Ingredients for 1 servings:
- 50 g curing salt
- 1 tsp, levelled sugar
- 5 juniper berries, crushed
- 2 cloves, ground
- n. B. Pfeffer
- n. B. Paprika powder, sweet
- 1 bay leaf, crumbled
- 1 kg pork (neck, shoulder, hip, leg)
Instructions
Working time approx. 1 hour; Rest period approx. 21 days; Total time approx. 21 days 1 hour
The quantities given for the spice mix refer to one kilogram of meat. You can, of course, use heavier cuts of meat. In our first attempt, we used 1.3 kg of pork rump. We use a UDS smoker. Curing: Mix the spices and sugar. Chop the bay leaf and rub the mixture thoroughly into the meat. Care must be taken to ensure that the curing mix also gets into the folds and crevices of the meat.
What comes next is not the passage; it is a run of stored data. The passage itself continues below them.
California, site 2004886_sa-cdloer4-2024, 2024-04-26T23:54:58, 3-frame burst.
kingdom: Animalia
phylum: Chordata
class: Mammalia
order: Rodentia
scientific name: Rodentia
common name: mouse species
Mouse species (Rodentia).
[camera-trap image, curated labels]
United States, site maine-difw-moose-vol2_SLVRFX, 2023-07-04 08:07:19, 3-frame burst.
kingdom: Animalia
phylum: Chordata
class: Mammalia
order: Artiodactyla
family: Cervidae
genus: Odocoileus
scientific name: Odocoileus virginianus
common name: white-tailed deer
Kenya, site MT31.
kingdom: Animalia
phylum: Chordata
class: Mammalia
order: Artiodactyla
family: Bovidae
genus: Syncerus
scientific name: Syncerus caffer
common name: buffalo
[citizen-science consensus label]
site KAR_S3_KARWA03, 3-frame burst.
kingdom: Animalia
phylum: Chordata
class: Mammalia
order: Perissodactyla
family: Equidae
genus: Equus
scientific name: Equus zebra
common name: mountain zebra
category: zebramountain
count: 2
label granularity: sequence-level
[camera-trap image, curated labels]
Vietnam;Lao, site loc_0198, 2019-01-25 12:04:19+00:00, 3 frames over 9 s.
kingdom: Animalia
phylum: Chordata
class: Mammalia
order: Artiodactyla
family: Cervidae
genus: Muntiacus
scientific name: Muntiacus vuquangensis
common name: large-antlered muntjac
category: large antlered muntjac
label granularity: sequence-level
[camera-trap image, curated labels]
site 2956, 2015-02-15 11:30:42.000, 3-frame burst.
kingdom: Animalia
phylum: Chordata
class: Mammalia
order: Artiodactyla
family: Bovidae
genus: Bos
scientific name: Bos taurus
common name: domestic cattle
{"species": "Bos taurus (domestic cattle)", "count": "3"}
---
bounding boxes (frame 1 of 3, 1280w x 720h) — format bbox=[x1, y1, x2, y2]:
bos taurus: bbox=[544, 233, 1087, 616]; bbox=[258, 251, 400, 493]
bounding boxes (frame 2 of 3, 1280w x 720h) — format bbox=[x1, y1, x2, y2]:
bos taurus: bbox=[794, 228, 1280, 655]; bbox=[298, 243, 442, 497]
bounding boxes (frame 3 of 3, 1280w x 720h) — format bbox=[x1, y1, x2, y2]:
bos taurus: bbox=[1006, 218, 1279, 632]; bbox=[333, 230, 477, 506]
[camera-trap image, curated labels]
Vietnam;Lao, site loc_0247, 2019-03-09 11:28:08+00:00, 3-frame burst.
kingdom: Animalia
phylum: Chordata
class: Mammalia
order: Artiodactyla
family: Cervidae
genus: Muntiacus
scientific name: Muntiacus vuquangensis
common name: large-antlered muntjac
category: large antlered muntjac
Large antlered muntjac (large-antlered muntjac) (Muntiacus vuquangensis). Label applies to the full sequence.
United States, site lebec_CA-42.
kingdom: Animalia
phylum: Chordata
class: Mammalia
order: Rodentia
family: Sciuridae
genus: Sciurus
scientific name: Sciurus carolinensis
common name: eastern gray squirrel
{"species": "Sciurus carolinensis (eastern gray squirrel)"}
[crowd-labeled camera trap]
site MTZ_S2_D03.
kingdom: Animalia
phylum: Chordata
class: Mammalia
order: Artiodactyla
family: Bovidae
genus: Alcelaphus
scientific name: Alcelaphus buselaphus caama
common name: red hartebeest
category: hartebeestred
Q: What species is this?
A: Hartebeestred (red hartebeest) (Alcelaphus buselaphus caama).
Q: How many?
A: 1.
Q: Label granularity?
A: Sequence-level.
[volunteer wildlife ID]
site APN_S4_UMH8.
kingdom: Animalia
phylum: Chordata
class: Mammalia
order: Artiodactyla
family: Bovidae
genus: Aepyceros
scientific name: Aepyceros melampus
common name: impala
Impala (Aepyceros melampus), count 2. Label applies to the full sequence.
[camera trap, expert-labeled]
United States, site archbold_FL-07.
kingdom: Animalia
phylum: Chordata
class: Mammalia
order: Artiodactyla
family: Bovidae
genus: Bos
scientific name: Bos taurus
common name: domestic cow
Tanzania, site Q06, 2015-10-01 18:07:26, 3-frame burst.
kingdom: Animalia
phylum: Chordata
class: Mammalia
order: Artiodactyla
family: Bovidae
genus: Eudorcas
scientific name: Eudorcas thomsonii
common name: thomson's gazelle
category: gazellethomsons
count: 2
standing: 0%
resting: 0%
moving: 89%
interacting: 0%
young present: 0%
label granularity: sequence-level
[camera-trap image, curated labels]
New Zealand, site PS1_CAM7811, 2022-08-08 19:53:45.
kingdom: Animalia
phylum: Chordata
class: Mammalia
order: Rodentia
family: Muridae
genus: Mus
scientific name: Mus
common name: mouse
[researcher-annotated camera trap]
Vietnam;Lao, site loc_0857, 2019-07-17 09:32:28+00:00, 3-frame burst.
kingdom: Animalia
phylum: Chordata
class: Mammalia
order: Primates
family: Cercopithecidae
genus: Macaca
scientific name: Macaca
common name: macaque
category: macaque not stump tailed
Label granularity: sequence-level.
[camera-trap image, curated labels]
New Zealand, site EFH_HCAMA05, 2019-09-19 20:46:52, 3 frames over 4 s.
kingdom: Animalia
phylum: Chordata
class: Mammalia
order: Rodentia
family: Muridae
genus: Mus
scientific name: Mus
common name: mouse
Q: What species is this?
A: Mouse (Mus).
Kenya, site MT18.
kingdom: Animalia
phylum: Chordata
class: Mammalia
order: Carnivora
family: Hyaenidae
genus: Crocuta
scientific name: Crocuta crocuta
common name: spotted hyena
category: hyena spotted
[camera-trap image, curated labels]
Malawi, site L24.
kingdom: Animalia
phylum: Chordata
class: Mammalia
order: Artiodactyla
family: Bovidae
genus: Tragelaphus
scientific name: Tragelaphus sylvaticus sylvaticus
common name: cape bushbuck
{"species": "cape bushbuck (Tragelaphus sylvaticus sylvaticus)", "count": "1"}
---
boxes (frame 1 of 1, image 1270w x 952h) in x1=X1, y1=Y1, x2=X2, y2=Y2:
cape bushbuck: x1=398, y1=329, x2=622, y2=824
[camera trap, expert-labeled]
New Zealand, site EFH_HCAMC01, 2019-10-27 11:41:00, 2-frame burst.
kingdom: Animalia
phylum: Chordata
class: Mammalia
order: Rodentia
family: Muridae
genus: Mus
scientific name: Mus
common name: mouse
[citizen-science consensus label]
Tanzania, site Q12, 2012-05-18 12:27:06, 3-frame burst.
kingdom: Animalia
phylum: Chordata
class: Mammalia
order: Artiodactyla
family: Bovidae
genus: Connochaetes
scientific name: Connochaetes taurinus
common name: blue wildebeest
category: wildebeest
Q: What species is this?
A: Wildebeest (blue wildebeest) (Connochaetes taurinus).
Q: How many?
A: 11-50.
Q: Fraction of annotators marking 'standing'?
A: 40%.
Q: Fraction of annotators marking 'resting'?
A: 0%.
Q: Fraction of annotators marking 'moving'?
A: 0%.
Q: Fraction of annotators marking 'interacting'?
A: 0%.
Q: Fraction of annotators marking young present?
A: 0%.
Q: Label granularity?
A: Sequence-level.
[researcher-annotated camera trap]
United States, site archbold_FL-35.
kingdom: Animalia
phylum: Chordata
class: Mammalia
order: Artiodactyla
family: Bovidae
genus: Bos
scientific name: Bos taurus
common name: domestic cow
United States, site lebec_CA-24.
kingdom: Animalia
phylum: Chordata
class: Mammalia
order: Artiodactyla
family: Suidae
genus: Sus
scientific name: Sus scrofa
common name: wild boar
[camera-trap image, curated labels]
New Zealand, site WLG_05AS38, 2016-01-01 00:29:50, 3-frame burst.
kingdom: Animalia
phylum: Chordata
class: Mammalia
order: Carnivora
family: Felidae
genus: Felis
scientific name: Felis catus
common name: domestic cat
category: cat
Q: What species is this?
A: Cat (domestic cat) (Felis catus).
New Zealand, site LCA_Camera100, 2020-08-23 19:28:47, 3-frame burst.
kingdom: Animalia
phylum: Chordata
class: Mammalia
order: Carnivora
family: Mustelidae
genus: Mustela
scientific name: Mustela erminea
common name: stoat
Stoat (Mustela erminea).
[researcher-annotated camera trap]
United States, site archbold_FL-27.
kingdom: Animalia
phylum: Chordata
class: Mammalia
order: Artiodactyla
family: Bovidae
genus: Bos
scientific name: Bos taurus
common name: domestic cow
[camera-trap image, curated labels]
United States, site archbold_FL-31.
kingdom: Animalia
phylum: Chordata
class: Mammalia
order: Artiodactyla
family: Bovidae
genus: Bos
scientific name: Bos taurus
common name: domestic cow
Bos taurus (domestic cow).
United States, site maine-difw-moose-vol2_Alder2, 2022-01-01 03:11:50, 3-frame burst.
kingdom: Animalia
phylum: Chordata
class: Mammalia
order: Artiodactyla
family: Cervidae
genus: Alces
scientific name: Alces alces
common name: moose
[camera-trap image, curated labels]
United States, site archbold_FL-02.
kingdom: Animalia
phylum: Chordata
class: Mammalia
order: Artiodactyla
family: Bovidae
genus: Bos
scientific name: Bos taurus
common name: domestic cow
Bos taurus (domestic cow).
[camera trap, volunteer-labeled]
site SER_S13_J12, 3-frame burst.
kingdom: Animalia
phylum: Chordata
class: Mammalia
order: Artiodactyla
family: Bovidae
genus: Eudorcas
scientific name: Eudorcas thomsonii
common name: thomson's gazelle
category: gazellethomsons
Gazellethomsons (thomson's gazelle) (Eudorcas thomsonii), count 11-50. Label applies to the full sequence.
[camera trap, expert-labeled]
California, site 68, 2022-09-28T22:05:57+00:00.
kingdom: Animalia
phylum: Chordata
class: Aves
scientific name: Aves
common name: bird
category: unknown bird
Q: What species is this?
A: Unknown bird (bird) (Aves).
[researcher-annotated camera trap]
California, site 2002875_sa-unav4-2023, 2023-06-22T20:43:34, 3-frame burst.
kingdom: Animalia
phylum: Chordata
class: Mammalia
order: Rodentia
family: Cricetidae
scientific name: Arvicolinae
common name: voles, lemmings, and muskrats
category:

The meat is then vacuum-sealed. Simply add the remaining spice mix to the bag. The meat is then refrigerated and left there for approximately one week per kilogram. Soaking: After curing, rinse the spice mix thoroughly. With this amount of salt, I recommend soaking the ham for four hours, i.e., placing it in water and changing the water every two hours. Without soaking, the ham was very salty afterward. Tip: After opening the vacuum bag, take a quick sniff to see if anything has gone wrong and the meat has gone bad. Searing: After soaking, dry the meat thoroughly (!) and then hang it up for searing. This ensures that the salt is distributed from the edges throughout the meat. As a rule of thumb, the curing time is half the curing time. This is best done in a dry, not too warm place, such as a basement or storage room. Smoking: Cold smoke with a “sparing burn” in a smoker or smoker at 15-20°C (59-68°F) until you feel the ham has received enough smoke. Tip: If necessary, drape cardboard or aluminum foil over the hanging piece(s) of meat in the smoker to prevent any condensation from dripping onto the meat.